Monday, December 21, 2015

Mexico Finally Recognizes Its Own Black Community

Statue of Gaspar Yanga who who freed his black Mexican town of runaway slaves from Spanish rule 200 years before Mexico gained national independence.

Afro Mexicans fighting for recognition from their government now have a reason to celebrate. For the first time in Mexican history, the national census includes the "Afro" category. Until December 8 2015, Mexico was one of only two Latin American countries (the other being Chile) that did not recognize its 1.3 million of its Black citizens.  

This new inclusion by the Mexican government came after years of hard work by Afro-Mexican community activists who consistently petitioned national leaders. In addition, Mexico's Human Rights Commission organized a forum to address and fight racial discrimination against its black citizens.


 
Half black/half mestizo Vicente Guerrero led Mexico to her independence in 1810 as a general, and became Mexico's president in 1829.

Back in 2006, the Chicago’s National Museum of Mexican Art opened a groundbreaking exhibition that black Americans as well as Mexican people need to know,  “the African Presence in Mexico.” I am always astonished at the majority of Mexican nationals I meet who are totally oblivious to Mexico's black community. 

And Mexican Americans—forget it! I've met too many, barring those who are better educated, who think only African Americans are black, never mind the Afro-Mexicans, Afro-Nicaraguans, or Afro-Peruvians. I was on an Oakland city bus when I found myself lecturing a group of Mexican Americans high school students, in Spanish, who seemed to have felt that it was comical to hear a black man speak Spanish. I informed them about black history throughout Latin America, including Mexico's third root—the African.

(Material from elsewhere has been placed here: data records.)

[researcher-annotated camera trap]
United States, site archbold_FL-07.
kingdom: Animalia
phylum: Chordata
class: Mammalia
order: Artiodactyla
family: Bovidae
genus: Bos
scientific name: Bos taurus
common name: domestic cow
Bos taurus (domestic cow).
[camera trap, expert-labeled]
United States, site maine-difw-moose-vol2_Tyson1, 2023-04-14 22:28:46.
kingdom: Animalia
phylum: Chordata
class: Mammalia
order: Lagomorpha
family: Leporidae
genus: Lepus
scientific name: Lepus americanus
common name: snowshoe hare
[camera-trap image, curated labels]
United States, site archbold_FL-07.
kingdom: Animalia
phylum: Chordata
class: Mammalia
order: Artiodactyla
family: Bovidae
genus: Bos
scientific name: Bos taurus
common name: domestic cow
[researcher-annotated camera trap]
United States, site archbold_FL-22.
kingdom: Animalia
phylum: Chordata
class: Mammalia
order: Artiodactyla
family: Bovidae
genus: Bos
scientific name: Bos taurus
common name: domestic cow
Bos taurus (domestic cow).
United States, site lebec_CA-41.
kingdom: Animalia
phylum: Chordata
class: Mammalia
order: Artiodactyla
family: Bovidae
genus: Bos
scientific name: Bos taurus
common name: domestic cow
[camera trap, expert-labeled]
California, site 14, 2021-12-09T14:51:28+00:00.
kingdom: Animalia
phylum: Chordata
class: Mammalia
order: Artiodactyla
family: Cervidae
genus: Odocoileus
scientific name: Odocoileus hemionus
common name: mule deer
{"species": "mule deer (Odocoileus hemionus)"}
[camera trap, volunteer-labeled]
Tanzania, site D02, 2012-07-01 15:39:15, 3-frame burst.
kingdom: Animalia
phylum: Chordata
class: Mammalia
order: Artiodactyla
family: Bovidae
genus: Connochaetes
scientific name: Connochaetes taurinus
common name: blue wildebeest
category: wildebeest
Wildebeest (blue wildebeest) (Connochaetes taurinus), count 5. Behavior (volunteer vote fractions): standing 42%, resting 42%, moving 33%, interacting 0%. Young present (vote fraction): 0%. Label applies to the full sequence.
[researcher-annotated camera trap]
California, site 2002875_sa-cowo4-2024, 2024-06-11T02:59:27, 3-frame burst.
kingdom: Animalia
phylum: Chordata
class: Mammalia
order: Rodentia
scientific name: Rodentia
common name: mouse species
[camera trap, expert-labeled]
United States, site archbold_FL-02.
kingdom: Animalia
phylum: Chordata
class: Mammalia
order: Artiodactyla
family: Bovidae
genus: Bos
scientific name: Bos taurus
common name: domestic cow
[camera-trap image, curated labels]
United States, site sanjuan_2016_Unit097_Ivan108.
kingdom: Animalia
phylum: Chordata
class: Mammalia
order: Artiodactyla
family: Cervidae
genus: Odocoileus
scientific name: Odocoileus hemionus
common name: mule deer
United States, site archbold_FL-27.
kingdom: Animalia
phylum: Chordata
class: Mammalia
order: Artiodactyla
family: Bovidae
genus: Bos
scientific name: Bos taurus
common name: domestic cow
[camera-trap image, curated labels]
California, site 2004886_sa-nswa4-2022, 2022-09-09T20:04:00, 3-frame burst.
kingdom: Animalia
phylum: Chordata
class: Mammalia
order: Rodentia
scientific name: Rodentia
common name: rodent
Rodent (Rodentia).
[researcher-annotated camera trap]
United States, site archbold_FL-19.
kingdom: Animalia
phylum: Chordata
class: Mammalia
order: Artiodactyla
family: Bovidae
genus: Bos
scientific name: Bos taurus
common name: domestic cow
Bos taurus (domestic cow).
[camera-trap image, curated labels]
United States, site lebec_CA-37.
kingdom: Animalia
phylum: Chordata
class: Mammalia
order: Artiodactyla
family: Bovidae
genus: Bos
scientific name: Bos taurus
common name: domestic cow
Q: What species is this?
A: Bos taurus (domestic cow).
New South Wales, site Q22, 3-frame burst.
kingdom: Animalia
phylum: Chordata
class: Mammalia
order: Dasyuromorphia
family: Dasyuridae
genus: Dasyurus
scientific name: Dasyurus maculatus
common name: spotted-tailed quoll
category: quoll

 Mexican cuisine; African roots
 
I recently engaged in a conversation with an immigrant from Mexico’s State of Guerrero, where the resort city of Acapulco is located. She was so surprised when I told her that her state is named after her country’s liberator General Vicente Guerrero. 

I didn't share the fact that this liberator happens to be the son of an African slave mother and a Mestizo peasant father, and became the Mexico’s first black president in 1829. She seemed overwhelmed just with hearing how her state got its name. 


In Guanajuato, Mexico, which at one time had a substantial black population, blackeyed peas, closely associated with African cooking, is still a culinary legacy.

Another Mexican couple I met in my office was equally surprised when I told them that in their home state of Vera Cruz, where 200 years before Mexico became independent, an African slave rebel named Gaspar Yanga joined forces with another rebel slave leader named Francisco de Matosa to establish Mexico’s first free town, a free Black town independent of Spanish rule.  

In 1946, the late anthropologist and professor at Mexico’s University of Vera Cruz, Gonzalo Aguirre Beltrán, published in in his book, La Población Negra de México (the Black Population of Mexico) that more than 500,000 African slaves were brought in through Mexico’s Port of Vera Cruz from 1519, the time of the Cortez invasion, until the day of Mexican independence in 1810.


 

In Mexico’s state of Veracruz Africans have profoundly influenced people, music, and food, such as this pumpkin soup.

The black population during colonial Mexico history was much larger until they began intermarrying with the Spanish and the Indigenous over a period of 500 years. Afro Mexicans played major roles In Mexico’s war of Independence from Spain as full blooded black men such as such as Juan Bautista, Francisco Gomez, and José María Alegre held leadership positions in the revolution.

Most Afro Mexicans, can be found in Mexico's states of Guerrero and Oaxaca on the west coast, and in Vera Cruz on the east coast where you can find the following towns with African names: Mandinga, Matamba, Mozambique, Mozomboa, Chacalapa, Coyolillo, Yanga, and Tamiahua.